What you need to do –
Copy out the listing that follows in its entirety, keeping it exactly the same.

Available data –

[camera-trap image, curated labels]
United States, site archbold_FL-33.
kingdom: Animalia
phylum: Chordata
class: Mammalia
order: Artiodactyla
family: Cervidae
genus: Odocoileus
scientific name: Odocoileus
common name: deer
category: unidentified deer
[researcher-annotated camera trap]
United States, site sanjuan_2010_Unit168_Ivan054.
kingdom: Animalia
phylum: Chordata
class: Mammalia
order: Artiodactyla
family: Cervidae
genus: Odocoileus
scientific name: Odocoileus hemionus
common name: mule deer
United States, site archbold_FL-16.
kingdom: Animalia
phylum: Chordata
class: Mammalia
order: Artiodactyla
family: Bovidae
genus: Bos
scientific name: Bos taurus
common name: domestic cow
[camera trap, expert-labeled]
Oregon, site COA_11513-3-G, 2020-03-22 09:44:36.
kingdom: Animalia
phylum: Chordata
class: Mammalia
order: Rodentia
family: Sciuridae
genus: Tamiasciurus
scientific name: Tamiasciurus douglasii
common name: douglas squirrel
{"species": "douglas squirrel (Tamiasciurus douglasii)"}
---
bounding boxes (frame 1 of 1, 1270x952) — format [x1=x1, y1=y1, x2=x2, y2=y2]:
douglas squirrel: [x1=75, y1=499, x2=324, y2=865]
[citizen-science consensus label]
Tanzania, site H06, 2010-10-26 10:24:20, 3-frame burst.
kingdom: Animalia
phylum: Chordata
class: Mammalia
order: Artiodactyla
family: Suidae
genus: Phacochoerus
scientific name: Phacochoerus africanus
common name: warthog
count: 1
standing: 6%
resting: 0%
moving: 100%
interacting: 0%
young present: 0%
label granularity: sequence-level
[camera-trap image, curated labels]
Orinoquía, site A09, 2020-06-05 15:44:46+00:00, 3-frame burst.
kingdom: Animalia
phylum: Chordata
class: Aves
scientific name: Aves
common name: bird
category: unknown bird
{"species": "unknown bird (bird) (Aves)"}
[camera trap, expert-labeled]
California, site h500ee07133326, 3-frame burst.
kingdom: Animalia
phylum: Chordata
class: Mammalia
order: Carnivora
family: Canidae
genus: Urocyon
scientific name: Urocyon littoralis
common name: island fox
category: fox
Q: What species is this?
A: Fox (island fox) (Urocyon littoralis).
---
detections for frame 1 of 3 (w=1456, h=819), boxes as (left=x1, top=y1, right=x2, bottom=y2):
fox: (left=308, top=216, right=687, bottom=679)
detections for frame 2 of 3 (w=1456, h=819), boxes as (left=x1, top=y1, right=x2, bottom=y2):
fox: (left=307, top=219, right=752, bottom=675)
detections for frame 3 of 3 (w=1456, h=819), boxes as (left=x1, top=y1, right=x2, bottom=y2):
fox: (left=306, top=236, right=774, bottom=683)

Exercise solution –
[camera-trap image, curated labels]
United States, site archbold_FL-33.
kingdom: Animalia
phylum: Chordata
class: Mammalia
order: Artiodactyla
family: Cervidae
genus: Odocoileus
scientific name: Odocoileus
common name: deer
category: unidentified deer
[researcher-annotated camera trap]
United States, site sanjuan_2010_Unit168_Ivan054.
kingdom: Animalia
phylum: Chordata
class: Mammalia
order: Artiodactyla
family: Cervidae
genus: Odocoileus
scientific name: Odocoileus hemionus
common name: mule deer
United States, site archbold_FL-16.
kingdom: Animalia
phylum: Chordata
class: Mammalia
order: Artiodactyla
family: Bovidae
genus: Bos
scientific name: Bos taurus
common name: domestic cow
[camera trap, expert-labeled]
Oregon, site COA_11513-3-G, 2020-03-22 09:44:36.
kingdom: Animalia
phylum: Chordata
class: Mammalia
order: Rodentia
family: Sciuridae
genus: Tamiasciurus
scientific name: Tamiasciurus douglasii
common name: douglas squirrel
{"species": "douglas squirrel (Tamiasciurus douglasii)"}
---
bounding boxes (frame 1 of 1, 1270x952) — format [x1=x1, y1=y1, x2=x2, y2=y2]:
douglas squirrel: [x1=75, y1=499, x2=324, y2=865]
[citizen-science consensus label]
Tanzania, site H06, 2010-10-26 10:24:20, 3-frame burst.
kingdom: Animalia
phylum: Chordata
class: Mammalia
order: Artiodactyla
family: Suidae
genus: Phacochoerus
scientific name: Phacochoerus africanus
common name: warthog
count: 1
standing: 6%
resting: 0%
moving: 100%
interacting: 0%
young present: 0%
label granularity: sequence-level
[camera-trap image, curated labels]
Orinoquía, site A09, 2020-06-05 15:44:46+00:00, 3-frame burst.
kingdom: Animalia
phylum: Chordata
class: Aves
scientific name: Aves
common name: bird
category: unknown bird
{"species": "unknown bird (bird) (Aves)"}
[camera trap, expert-labeled]
California, site h500ee07133326, 3-frame burst.
kingdom: Animalia
phylum: Chordata
class: Mammalia
order: Carnivora
family: Canidae
genus: Urocyon
scientific name: Urocyon littoralis
common name: island fox
category: fox
Q: What species is this?
A: Fox (island fox) (Urocyon littoralis).
---
detections for frame 1 of 3 (w=1456, h=819), boxes as (left=x1, top=y1, right=x2, bottom=y2):
fox: (left=308, top=216, right=687, bottom=679)
detections for frame 2 of 3 (w=1456, h=819), boxes as (left=x1, top=y1, right=x2, bottom=y2):
fox: (left=307, top=219, right=752, bottom=675)
detections for frame 3 of 3 (w=1456, h=819), boxes as (left=x1, top=y1, right=x2, bottom=y2):
fox: (left=306, top=236, right=774, bottom=683)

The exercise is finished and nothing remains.